You might be surprised to learn that Croc: Legend of the Gobbos, which was released on the PlayStation and Sega Saturn, is a controversial game to some people. It’s the kind of game that you either love or hate (usually depending on if you grew up with it or not).
There’s not much to complain about Croc in the graphics and sound department. The main complaint thrown at Croc is the controls, which are often criticized as “tank” controls. But are the controls really that bad? For the purposes of this article, we’ll be diving into the PlayStation version of Croc and addressing the main points of criticism.
Croc’s “tank controls” explained
So what the heck are “tank controls” anyway? According to PC Gamer, tanks controls in video games are when pressing up moves the character forward, down reverses them, and left and right rotates them.
This term definitely applies to Croc when using the digital controls via the D-pad. Pressing left or right on the D-pad will keep Croc completely stationary as he rotates in place. Pressing up will move Croc forward in the direction he’s facing. And, of course, pressing down on the D-pad will have Croc back up.
In other words, case closed; Croc has tank controls, right? Well, it’s not that easy.
****
Problem to solve
Reproduce, word for word, the part of the article on Croc's controls that runs from "There’s not much" to "right rotates them.".

Provided records
****
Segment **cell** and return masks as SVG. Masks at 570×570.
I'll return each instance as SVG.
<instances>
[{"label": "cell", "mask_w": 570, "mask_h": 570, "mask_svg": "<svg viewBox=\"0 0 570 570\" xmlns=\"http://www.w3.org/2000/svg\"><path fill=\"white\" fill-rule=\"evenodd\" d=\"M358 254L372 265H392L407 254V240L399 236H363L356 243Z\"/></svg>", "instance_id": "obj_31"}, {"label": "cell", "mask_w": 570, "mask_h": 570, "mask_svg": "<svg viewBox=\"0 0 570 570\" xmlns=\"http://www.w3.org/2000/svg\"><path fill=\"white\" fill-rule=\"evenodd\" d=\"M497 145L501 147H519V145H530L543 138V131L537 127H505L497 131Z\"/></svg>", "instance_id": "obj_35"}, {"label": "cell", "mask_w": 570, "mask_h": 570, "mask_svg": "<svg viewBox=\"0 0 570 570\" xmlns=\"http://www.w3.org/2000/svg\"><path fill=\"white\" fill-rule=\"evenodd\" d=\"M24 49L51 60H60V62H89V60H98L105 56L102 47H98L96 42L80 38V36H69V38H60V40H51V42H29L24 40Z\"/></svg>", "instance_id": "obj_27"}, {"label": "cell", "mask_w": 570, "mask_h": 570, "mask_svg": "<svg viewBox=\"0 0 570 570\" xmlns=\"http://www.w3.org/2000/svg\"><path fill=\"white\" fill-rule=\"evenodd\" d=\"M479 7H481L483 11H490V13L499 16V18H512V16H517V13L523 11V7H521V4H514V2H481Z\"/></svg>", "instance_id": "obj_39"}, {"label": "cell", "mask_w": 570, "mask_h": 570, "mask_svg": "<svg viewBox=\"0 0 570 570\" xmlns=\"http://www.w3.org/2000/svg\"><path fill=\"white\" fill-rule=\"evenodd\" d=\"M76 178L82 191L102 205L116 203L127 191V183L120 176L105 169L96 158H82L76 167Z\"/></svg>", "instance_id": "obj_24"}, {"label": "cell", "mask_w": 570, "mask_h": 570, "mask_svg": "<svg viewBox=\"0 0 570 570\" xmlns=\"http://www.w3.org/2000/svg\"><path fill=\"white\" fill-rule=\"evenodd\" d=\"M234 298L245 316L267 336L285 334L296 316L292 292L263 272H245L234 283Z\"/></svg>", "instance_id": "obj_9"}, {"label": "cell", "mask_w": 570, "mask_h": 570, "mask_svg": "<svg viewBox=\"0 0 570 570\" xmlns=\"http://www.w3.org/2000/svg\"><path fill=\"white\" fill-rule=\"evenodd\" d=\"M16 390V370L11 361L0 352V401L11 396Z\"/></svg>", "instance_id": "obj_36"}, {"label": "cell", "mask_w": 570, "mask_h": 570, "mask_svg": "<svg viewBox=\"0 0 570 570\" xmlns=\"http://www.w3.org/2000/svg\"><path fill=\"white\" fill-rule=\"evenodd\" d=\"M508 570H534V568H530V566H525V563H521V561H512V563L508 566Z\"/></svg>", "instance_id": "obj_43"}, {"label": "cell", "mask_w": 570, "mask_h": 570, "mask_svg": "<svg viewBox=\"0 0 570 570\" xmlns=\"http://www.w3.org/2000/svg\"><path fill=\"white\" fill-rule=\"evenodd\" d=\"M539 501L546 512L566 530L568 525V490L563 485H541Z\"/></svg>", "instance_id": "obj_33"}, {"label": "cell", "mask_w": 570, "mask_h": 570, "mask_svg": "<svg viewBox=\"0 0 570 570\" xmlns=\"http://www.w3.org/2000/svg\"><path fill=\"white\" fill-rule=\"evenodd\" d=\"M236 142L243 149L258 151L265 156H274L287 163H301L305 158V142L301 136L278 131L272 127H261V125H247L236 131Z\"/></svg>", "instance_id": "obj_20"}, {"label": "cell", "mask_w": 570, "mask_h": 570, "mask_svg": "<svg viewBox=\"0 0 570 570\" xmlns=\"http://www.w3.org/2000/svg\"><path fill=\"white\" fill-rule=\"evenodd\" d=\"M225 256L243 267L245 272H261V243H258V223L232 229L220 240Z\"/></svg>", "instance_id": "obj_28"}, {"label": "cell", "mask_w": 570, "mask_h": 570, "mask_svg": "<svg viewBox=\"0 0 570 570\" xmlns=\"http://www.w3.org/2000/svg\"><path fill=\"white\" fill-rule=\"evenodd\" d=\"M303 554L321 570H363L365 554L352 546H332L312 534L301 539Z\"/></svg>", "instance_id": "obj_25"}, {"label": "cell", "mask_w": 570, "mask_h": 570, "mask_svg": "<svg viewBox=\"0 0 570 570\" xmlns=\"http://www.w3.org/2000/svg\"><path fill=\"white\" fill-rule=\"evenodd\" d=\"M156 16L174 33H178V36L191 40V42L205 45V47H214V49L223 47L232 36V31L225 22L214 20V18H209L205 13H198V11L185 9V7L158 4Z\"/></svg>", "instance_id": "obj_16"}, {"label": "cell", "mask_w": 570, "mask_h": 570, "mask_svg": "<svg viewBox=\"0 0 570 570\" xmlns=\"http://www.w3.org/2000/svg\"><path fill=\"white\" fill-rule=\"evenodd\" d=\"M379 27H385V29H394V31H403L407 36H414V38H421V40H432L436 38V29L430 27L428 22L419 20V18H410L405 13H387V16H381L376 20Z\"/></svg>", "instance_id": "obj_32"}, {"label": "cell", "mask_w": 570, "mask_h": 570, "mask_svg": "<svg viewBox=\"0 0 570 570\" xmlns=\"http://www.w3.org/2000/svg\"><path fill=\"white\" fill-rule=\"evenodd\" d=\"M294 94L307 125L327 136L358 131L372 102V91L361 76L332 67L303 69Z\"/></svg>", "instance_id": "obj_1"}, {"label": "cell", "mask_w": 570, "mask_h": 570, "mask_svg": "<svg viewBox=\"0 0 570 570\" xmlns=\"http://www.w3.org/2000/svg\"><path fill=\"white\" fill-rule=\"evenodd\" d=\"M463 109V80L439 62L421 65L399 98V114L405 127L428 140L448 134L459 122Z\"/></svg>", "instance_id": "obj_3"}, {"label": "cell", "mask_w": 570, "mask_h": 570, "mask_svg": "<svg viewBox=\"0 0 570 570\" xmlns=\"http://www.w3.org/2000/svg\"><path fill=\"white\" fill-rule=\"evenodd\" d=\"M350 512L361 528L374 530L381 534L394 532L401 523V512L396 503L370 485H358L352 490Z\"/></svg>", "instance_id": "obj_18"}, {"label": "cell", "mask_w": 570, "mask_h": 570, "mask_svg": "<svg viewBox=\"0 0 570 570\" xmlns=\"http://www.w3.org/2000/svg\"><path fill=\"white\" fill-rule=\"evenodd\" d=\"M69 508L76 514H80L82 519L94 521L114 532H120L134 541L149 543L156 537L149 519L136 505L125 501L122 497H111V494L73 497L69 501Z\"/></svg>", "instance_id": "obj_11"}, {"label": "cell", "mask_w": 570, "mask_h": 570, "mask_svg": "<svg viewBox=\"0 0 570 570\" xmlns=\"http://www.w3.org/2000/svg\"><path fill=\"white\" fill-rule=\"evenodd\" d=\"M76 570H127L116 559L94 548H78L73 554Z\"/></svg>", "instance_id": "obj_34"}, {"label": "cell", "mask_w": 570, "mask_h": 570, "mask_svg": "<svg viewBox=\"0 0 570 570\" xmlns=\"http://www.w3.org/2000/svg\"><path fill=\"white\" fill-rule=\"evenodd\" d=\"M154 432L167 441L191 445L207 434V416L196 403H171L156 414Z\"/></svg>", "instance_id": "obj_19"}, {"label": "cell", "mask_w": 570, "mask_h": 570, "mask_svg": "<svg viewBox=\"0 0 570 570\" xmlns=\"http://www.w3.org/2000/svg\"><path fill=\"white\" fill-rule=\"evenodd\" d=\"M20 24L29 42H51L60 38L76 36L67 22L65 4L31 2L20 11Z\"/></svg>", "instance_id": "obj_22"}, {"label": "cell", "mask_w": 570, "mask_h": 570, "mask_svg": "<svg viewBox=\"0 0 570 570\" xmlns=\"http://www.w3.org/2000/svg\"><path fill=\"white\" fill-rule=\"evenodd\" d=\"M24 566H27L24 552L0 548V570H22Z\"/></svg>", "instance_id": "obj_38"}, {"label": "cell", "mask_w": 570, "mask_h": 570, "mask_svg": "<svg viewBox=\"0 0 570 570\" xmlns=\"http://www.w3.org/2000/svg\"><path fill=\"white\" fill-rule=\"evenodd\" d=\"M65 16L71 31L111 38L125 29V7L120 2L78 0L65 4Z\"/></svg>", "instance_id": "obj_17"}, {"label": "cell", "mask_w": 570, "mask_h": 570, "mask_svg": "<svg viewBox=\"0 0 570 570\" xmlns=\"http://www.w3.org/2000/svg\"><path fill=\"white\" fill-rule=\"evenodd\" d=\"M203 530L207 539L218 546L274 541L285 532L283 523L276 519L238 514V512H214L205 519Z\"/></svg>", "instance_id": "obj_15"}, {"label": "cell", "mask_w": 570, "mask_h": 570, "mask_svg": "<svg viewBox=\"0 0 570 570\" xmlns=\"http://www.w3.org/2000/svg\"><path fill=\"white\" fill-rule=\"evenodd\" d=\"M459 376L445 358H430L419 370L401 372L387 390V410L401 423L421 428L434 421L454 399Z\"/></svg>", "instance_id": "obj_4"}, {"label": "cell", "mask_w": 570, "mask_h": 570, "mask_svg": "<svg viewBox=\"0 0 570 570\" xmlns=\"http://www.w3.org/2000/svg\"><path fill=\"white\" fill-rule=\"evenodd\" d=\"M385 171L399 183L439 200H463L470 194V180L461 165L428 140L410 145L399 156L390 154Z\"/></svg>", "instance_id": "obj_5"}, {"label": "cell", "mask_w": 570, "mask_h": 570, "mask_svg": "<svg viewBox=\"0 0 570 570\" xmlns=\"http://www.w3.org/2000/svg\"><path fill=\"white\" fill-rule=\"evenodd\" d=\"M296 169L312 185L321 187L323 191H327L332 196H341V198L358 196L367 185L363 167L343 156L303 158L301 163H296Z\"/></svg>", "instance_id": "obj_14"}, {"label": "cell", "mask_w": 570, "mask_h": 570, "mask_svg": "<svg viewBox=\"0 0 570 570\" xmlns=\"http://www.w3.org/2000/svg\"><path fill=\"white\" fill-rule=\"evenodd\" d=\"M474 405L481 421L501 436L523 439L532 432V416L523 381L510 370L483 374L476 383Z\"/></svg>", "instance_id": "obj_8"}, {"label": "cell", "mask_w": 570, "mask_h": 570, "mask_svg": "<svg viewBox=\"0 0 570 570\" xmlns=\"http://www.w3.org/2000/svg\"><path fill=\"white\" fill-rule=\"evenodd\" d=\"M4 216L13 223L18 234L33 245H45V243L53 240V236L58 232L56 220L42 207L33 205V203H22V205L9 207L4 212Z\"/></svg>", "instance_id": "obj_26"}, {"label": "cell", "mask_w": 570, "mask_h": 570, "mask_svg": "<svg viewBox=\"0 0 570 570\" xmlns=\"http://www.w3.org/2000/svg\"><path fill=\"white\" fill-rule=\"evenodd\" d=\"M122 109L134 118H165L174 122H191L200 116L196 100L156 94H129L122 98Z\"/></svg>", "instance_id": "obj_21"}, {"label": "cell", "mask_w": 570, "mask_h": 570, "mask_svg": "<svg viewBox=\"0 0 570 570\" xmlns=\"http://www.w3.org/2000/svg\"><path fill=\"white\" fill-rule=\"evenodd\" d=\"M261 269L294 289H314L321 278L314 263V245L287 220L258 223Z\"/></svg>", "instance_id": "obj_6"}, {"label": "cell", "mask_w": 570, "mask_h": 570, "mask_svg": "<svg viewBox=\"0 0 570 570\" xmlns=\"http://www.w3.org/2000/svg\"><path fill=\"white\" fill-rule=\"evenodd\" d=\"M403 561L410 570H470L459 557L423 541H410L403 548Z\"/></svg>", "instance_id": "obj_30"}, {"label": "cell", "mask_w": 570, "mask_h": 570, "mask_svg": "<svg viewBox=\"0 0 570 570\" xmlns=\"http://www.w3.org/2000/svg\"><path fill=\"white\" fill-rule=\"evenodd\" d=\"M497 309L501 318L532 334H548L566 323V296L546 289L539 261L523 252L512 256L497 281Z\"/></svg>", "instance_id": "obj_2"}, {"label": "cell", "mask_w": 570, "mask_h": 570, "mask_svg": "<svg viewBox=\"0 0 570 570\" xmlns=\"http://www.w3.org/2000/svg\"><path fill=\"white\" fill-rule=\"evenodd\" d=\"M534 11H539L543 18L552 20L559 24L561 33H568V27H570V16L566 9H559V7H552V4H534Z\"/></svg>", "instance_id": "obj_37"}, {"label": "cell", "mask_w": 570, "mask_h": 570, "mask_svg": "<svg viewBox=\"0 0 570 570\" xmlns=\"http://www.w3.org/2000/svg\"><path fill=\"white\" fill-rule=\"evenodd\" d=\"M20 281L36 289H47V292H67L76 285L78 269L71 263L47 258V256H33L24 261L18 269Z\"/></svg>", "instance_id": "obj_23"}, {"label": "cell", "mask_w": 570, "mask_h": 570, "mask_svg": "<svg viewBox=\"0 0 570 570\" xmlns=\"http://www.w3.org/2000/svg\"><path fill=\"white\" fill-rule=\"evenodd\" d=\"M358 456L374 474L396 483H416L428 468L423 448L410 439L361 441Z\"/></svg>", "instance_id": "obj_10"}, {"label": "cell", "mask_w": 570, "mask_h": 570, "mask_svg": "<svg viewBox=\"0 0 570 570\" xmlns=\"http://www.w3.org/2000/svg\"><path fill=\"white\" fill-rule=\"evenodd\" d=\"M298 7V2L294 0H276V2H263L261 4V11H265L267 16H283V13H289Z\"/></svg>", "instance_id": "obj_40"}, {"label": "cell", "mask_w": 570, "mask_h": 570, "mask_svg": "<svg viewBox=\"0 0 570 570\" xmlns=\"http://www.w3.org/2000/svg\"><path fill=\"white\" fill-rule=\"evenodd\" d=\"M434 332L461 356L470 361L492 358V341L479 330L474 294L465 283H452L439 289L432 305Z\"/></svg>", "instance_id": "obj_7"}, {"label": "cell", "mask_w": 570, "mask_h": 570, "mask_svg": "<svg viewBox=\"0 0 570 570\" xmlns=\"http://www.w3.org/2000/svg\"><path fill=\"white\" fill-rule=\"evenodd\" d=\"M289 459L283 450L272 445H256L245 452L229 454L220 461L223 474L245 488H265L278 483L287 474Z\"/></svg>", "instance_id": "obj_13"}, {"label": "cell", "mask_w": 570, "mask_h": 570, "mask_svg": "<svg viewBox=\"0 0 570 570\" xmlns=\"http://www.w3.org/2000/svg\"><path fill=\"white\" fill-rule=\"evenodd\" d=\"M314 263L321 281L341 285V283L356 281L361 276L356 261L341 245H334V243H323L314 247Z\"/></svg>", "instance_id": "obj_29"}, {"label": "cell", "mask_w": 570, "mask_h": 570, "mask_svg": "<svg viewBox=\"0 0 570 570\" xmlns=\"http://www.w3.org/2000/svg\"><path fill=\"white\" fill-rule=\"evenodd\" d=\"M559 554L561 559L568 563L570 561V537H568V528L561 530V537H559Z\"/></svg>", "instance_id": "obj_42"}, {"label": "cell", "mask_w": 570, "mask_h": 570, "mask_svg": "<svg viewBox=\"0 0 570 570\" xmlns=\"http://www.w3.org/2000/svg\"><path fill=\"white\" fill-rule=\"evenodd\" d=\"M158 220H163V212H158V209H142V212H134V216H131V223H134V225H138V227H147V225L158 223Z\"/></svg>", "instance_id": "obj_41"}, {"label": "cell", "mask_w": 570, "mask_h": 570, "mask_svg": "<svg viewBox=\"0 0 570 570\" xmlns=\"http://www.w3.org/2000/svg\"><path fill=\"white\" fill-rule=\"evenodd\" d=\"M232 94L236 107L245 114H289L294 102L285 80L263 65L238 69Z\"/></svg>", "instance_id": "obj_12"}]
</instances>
****
Written response
There’s not much to complain about Croc in the graphics and sound department. The main complaint thrown at Croc is the controls, which are often criticized as “tank” controls. But are the controls really that bad? For the purposes of this article, we’ll be diving into the PlayStation version of Croc and addressing the main points of criticism.
Croc’s “tank controls” explained
So what the heck are “tank controls” anyway? According to PC Gamer, tanks controls in video games are when pressing up moves the character forward, down reverses them, and left and right rotates them.